- **TO BE DONE**
1. From the passage on tail gradient tree boosting, extract the span that begins with the words "One of the outputs" and stops after "the gradient approach.", copying it without change.
2. According to the passage on tail gradient tree boosting, why does the estimate carry the superscript g?
3. Translate this sentence from the passage on tail gradient tree boosting into French: "Tail gradient tree boosting combines weak tree “learners” (small depth tail regression trees) into a single strong learner in the following iterative way:"

------ QUOTED PASSAGE

2.2.3. Tail gradient tree boosting

Tail gradient tree boosting combines weak tree “learners” (small depth tail regression trees) into a single strong learner in the following iterative way:

– Initialize the model with a small depth tail regression tree $\xi_{0,n}^{\left( u\right),g }$ . Let M be an integer.
– For $m=1,\ldots ,M$ , compute the pseudo-residuals
\begin{equation*}r_{i,m}^{(u)}=-\left. \frac{\partial D\!\left( y_{i},\xi \right) }{\partial\xi }\right\vert _{\xi = \xi _{m-1,n}^{\left( u\right),g }(\mathbf{x}_{i})},\quad i\in \mathcal{I}_{n}^{(u)}\text{.}\end{equation*}
– At the m-th step, the algorithm fits a regression tree $h_{m,n}^{(u)}\!\left( \mathbf{x}\right) $ to pseudo-residuals $(r_{i,m}^{(u)})_{i\in \mathcal{I}_{n}^{(u)}}$ such that
\begin{equation*}h_{m,n}^{(u)}\!\left( \mathbf{x}\right) = \sum_{k=1}^{K_{m,n}^{(u)}}c_{k,m}\mathbb{I}_{\{\mathbf{x}\in C_{k,m,n}^{(u)}\}},\end{equation*}

where $\mathcal{G}_{m,n}^{(u)}=\{C_{k,m,n}^{(u)}\;:\;k=1,\ldots ,K_{m,n}^{(u)}\}$ is the associated partition of the tree and $\left( c_{k,m}\right)_{k=1,\ldots ,K_{m,n}^{(u)}}$ are the predicted values in each region.

– The model update rule is then defined as
\begin{equation*}\xi _{m,n}^{\left( u\right),g }(\mathbf{x})=\xi _{m-1,n}^{\left( u\right),g }(\mathbf{x})+\sum_{k=1}^{K_{m,n}^{(u)}}\gamma _{k,m}\mathbb{I}_{\{\mathbf{x}\in C_{k,m}\}}\end{equation*}
where
\begin{equation*}\gamma _{k,m}=\arg \min_{\gamma }\sum_{\mathbf{x}_{i}\in C_{k,m}}D\!\left(y_{i},\xi _{m-1,n}^{\left( u\right),g }(\mathbf{x}_{i})+\gamma \right) .\end{equation*}

One of the outputs of this algorithm is a partition of rectangles of the covariate space: $\mathcal{G}_{n}^{(u)}=\{C_{j,n}^{(u)}\;:\;j=1,\ldots,K_{n}^{(u)}\}$ such that the gradient tree boosting estimate of $\xi $ takes the form of a piecewise step function

\begin{equation*}\xi _{M,n}^{\left( u\right),g }(\mathbf{x})=\sum_{j=1}^{K_{n}^{(u)}}c_{j}\mathbb{I}_{\{\mathbf{x}\in C_{j,n}^{(u)}\}}\end{equation*}

where the superscript g is used to refer to the gradient approach.

------------
------ EXTRACTED MATERIAL

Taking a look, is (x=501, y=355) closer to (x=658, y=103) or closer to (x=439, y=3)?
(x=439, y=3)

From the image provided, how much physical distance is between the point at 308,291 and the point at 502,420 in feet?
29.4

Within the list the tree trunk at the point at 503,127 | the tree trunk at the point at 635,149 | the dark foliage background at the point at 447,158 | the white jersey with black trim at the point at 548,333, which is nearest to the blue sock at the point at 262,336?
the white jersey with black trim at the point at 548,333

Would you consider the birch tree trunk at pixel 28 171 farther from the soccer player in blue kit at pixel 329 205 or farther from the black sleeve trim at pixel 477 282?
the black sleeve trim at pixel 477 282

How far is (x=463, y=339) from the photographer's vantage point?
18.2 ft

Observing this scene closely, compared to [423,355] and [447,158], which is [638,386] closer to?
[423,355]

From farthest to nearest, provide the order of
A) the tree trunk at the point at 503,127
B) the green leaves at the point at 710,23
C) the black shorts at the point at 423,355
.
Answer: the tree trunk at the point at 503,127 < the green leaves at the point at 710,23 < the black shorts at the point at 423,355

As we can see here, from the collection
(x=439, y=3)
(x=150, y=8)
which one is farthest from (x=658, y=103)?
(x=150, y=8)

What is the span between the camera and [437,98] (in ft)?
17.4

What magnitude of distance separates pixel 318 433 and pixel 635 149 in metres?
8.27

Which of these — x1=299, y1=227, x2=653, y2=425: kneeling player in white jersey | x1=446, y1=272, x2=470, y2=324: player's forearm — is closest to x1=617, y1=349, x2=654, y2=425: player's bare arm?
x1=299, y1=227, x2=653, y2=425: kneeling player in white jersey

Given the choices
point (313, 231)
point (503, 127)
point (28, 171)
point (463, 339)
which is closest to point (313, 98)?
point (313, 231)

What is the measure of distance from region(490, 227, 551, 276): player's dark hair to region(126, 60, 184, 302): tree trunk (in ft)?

------------

- **FINAL ANSWERS**
1.
One of the outputs of this algorithm is a partition of rectangles of the covariate space: $\mathcal{G}_{n}^{(u)}=\{C_{j,n}^{(u)}\;:\;j=1,\ldots,K_{n}^{(u)}\}$ such that the gradient tree boosting estimate of $\xi $ takes the form of a piecewise step function

\begin{equation*}\xi _{M,n}^{\left( u\right),g }(\mathbf{x})=\sum_{j=1}^{K_{n}^{(u)}}c_{j}\mathbb{I}_{\{\mathbf{x}\in C_{j,n}^{(u)}\}}\end{equation*}

where the superscript g is used to refer to the gradient approach.

2. The superscript g marks the estimate as the one produced by the gradient approach.

3. Le boosting d'arbres par gradient de queue combine des « apprenants » arborescents faibles (des arbres de régression de queue de faible profondeur) en un seul apprenant fort de la manière itérative suivante :